- Data for this task:
--------------------------------
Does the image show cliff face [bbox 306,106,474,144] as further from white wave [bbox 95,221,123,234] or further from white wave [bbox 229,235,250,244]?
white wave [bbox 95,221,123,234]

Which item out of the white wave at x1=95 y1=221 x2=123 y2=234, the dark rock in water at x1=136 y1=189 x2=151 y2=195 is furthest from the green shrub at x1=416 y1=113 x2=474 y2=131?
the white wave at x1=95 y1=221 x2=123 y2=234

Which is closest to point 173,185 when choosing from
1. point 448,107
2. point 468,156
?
--------------------------------
Rewrite all the data above with each "point" replaced by "location" and everything else left as it is.

Does the image show cliff face [bbox 306,106,474,144] as further from white wave [bbox 95,221,123,234] or further from white wave [bbox 229,235,250,244]?
white wave [bbox 95,221,123,234]

Which item out of the white wave at x1=95 y1=221 x2=123 y2=234, the dark rock in water at x1=136 y1=189 x2=151 y2=195 is furthest from the green shrub at x1=416 y1=113 x2=474 y2=131?
the white wave at x1=95 y1=221 x2=123 y2=234

Which is closest to location 173,185 when choosing from
1. location 448,107
2. location 468,156
?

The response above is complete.